Maybe there was something in the air that day, or perhaps it was the phases of the moon (?), but all the wines showed wonderfully well. The Hungarian native 2009 Harslevalu is only 11% ABV but had texture and weight suggesting more – something many producers worldwide would love, and do well, to emulate. Other highlights included the current release Zweigelt which was bursting with sour cherry fruit, and the aromatic and floral native ‘Yellow Traminer.’ To finish there was a couple of lovely sweet wines including the Trockenbeerenauslese Scheurebe (Germanic name for Helmut Lang’s Samling 88). Again, the recurring theme here is wines of individuality and character - isn’t that what it should all be about?

After a stop on the western side of the Lake in the famous town of Rust, and a lengthy combined tasting of the wines of Feiler Artinger (amazing sweet wines) and Prieler (incredibly age-worthy Pinot Blanc), it was on to the celebrated regions of Lower Austria: Kamptal, Kremstal and Wachau. In the latter - a UNESCO World Heritage site since 2000 - we dropped in on Franz Hirtzberger and sampled a plethora of wondrous Rieslings and Gruner Veltliners – it should demonstrate the sheer variety and fabulous depth of Austrian wine culture that it has taken me 1,115 words to mention Gruner Veltliner, Austria’s most famed vinous export! That is not to say that Gruner Veltliner is not deserving of its exalted status, and Hirtzberger’s are one of reasons why.

Hirtzberger Cellars

They produce majestic wines in all the categories unique to the Wachau – Steinfeder (max 11% alcohol and grape sugar levels of 15°-17° KMW) , Federspiel (11-12.5% Alcohol & min. 17° KMW) and Smaragd which is the most valuable category of Wachau wines,  made from the ripest fruit on the best sites. The wines must have a minimum alcohol content of 12.5% and can often age for up to 20 years. Hirtzberger’s wines sing with bright and luscious fruit, peppery and complex spices, and minerals.

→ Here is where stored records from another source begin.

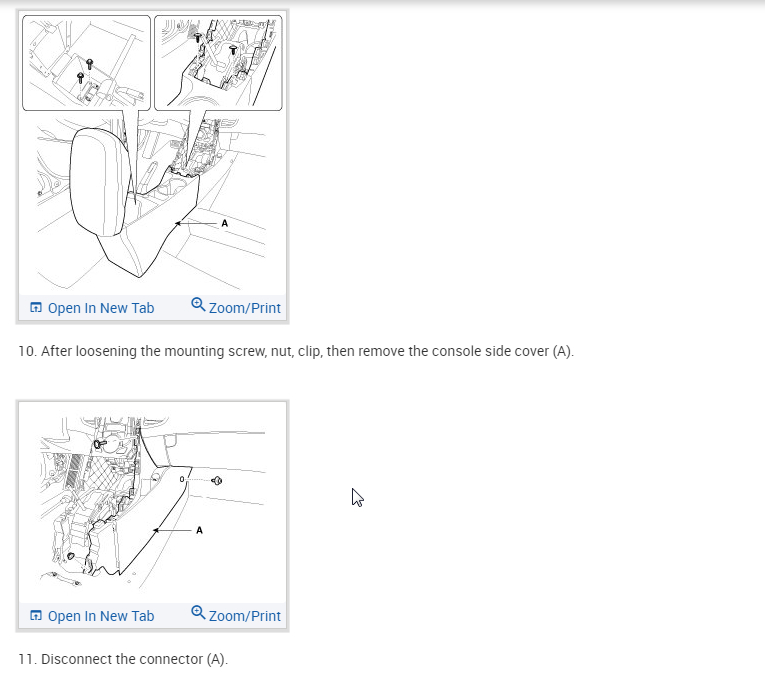 A

Open In New Tab Zoom/Print

10. After loosening the mounting screw, nut, clip, then remove the console side cover (A).

A

Open In New Tab Zoom/Print

11. Disconnect the connector (A).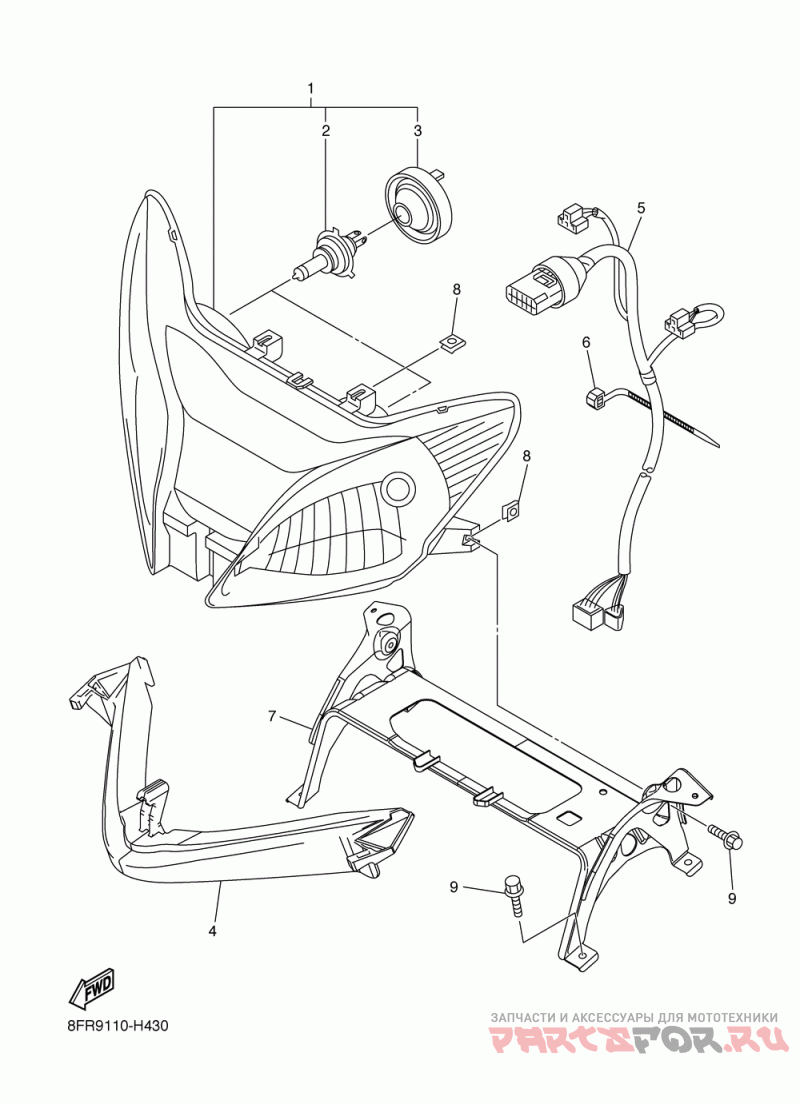 1
2
3
5
8
6
8
7
4
9
9
FWD
8FR9110-H430
ЗАПЧАСТИ И АКСЕССУАРЫ ДЛЯ МОТОТЕХНИКИ
PARTSFOR.RU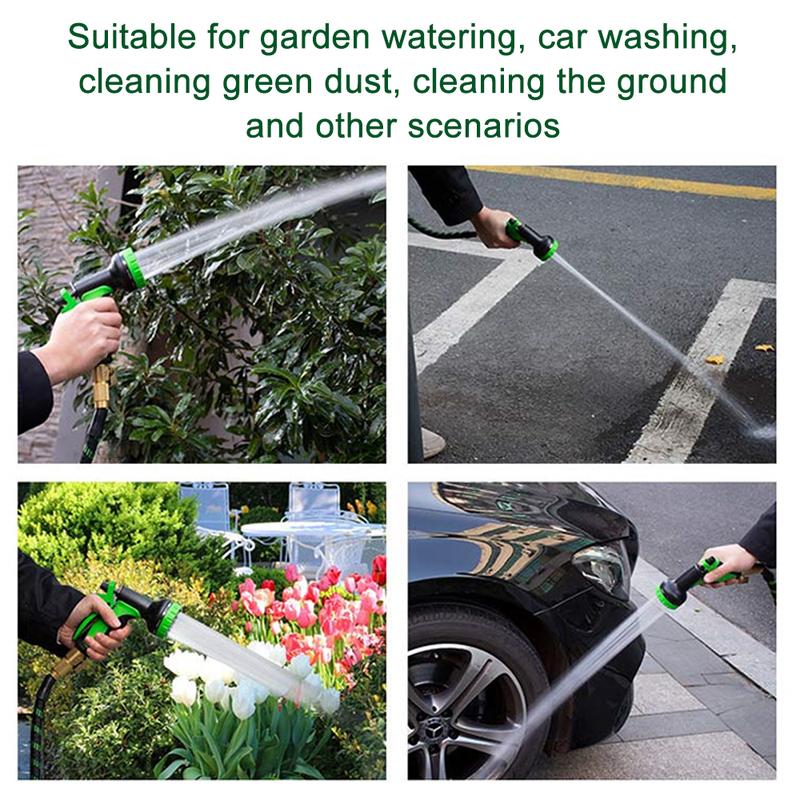 Suitable for garden watering, car washing, cleaning green dust, cleaning the ground and other scenarios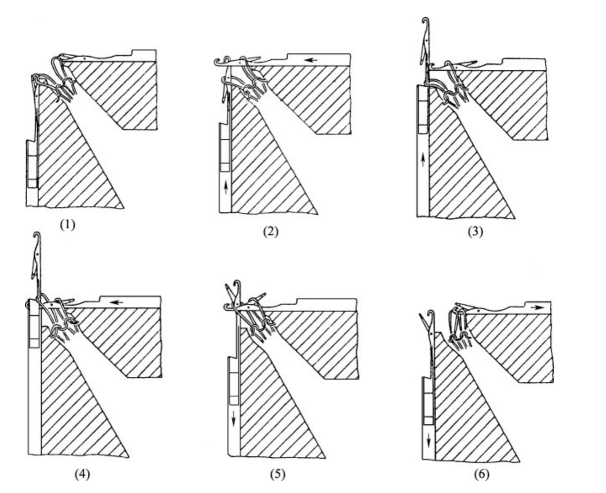 (1)

(2)

(3)

(4)

(5)

(6)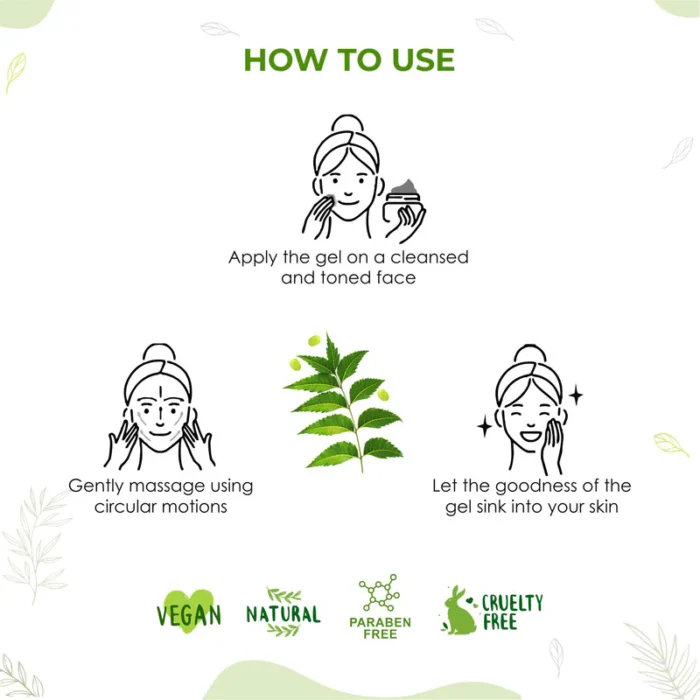 HOW TO USE

Apply the gel on a cleansed and toned face

Gently massage using circular motions

Let the goodness of the gel sink into your skin

VEGAN

NATURAL

PARABEN FREE

CRUELTY FREE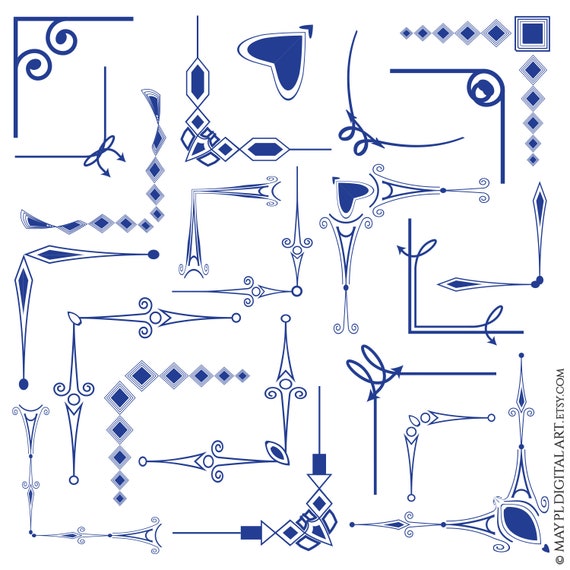 © MAYPLDIGITALART.ETSY.COM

Further visits to Schloss Gobelsburg in Kamptal, a chilly tasting in the cellars of Rainer Wess  (Wachau) and a fantastic visit to Weingut Stadt Krems (Kremstal) finished off the whirlwind tour. Schloss Gobelsburg is a magnificent and ancient Monastery with a recorded history dating back to the 11th Century where winemaking has been taking place on a commercial scale since 1786.

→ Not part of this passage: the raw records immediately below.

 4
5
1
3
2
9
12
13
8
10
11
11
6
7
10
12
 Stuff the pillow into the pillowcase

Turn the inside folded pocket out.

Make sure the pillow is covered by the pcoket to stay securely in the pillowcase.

Schloss GobelsburgSchloss Gobelsburg Cellars

In 1996 Michael & Eva Moosbrugger, along with Willi and Edwige Brundlmayer, took over the management of the property on a long term lease from the monks, and the quality of winemaking rose significantly. The Gruner Veltliners here were some of the best I tried on the whole trip, perhaps not as luscious as some of the Smaragds from Hirtzberger, but unbelievable fruit definition and poise.

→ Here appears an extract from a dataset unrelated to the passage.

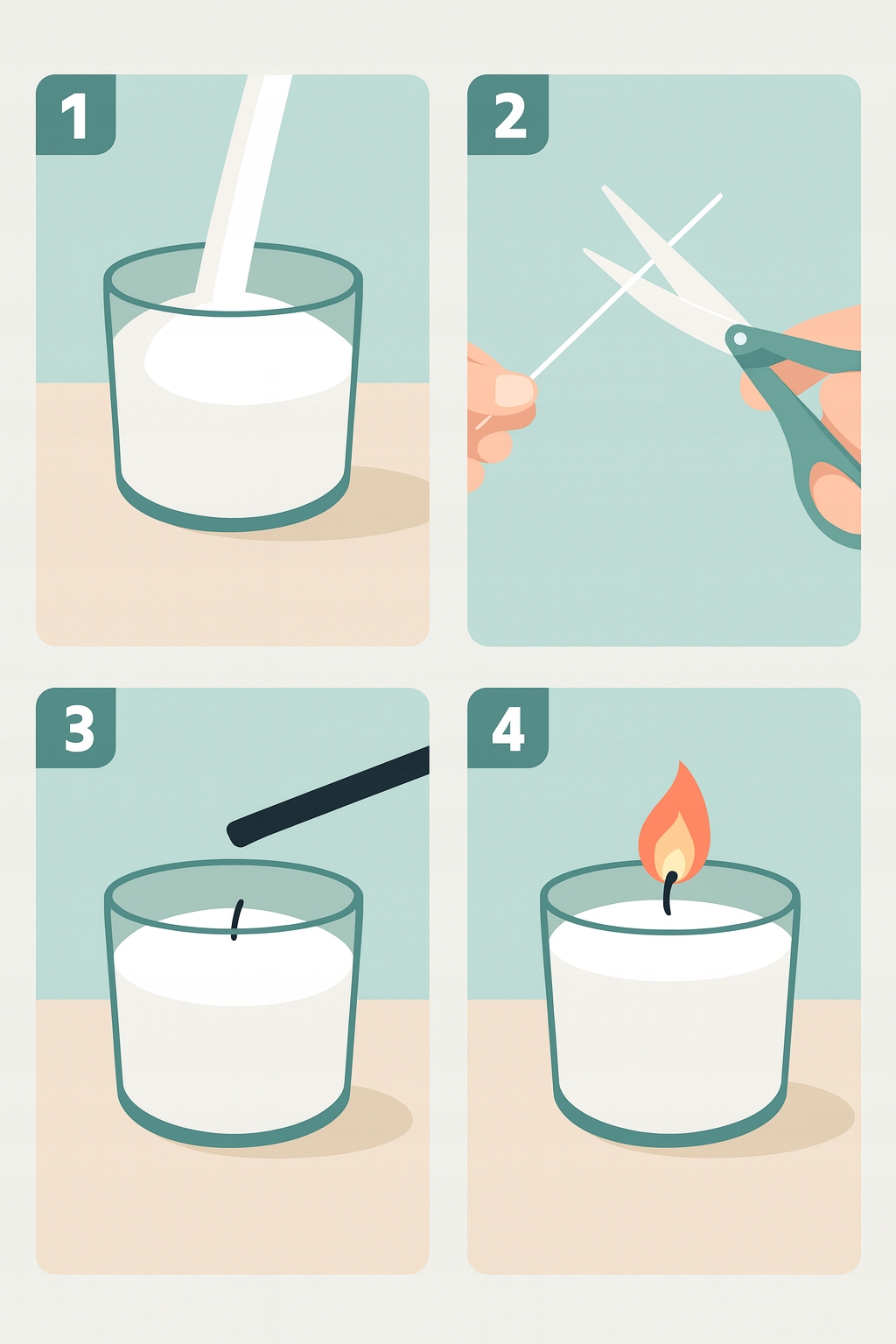 1

2

3

4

We picked a bad day to visit Stadt Krems. Their cellar roof had collapsed and destroyed tanks containing 20,000 litres of wine. Since the visit, to their huge credit, they have started to rebuild both physically and financially. It cannot be overestimated how big a blow something like this is to a winery, at any time, let alone in one of the worst economic periods in history!  Even more amazingly we were greeted with a smile, and taken through the full range of wines including two Rieslings from the 1970s which were both still beautifully balanced – sadly not for sale! However the rest of the range was wonderful. A really marked leanness and a bracing acidity and mineral streak flowed electrically through the wines - particularly the Rieslings.

Very sad sight at Stadt Krems

To sum up, Austrian wine is in a good place. The country, for the most part, is producing without doubt some of the very finest white, and red, wines in the world right now. They are distinctive, diverse, natural and exhilarating, and the people involved in their production are committed to quality, progression and sustainability. Since I returned I have been drinking more Austrian wine and advocating it to colleagues and friends. Do yourself a favour, and dive in!